[Data records]

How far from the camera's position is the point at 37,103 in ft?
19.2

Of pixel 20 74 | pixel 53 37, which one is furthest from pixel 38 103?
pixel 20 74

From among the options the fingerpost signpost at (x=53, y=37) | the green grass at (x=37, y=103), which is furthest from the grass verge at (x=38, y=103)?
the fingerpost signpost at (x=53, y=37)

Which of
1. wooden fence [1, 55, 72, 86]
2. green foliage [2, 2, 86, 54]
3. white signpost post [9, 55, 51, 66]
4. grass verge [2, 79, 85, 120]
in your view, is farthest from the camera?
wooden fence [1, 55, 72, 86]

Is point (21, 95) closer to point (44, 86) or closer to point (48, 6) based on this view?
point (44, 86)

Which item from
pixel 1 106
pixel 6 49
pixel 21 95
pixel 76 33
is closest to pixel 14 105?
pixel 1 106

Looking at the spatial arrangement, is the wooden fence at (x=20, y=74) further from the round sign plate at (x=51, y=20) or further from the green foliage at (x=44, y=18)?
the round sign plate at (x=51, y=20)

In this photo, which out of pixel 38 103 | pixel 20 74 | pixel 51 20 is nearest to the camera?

### Problem to work on
Copy out each line exactly.

### Output of the exercise
How far from the camera's position is the point at 37,103 in ft?
19.2

Of pixel 20 74 | pixel 53 37, which one is furthest from pixel 38 103?
pixel 20 74

From among the options the fingerpost signpost at (x=53, y=37) | the green grass at (x=37, y=103), which is furthest from the grass verge at (x=38, y=103)?
the fingerpost signpost at (x=53, y=37)

Which of
1. wooden fence [1, 55, 72, 86]
2. green foliage [2, 2, 86, 54]
3. white signpost post [9, 55, 51, 66]
4. grass verge [2, 79, 85, 120]
in your view, is farthest from the camera?
wooden fence [1, 55, 72, 86]

Is point (21, 95) closer to point (44, 86) or closer to point (48, 6) based on this view?
point (44, 86)

Which item from
pixel 1 106
pixel 6 49
pixel 21 95
pixel 76 33
is closest to pixel 14 105?
pixel 1 106

Looking at the spatial arrangement, is the wooden fence at (x=20, y=74) further from the round sign plate at (x=51, y=20) or further from the green foliage at (x=44, y=18)?
the round sign plate at (x=51, y=20)

In this photo, which out of pixel 38 103 | pixel 20 74 | pixel 51 20 is nearest to the camera?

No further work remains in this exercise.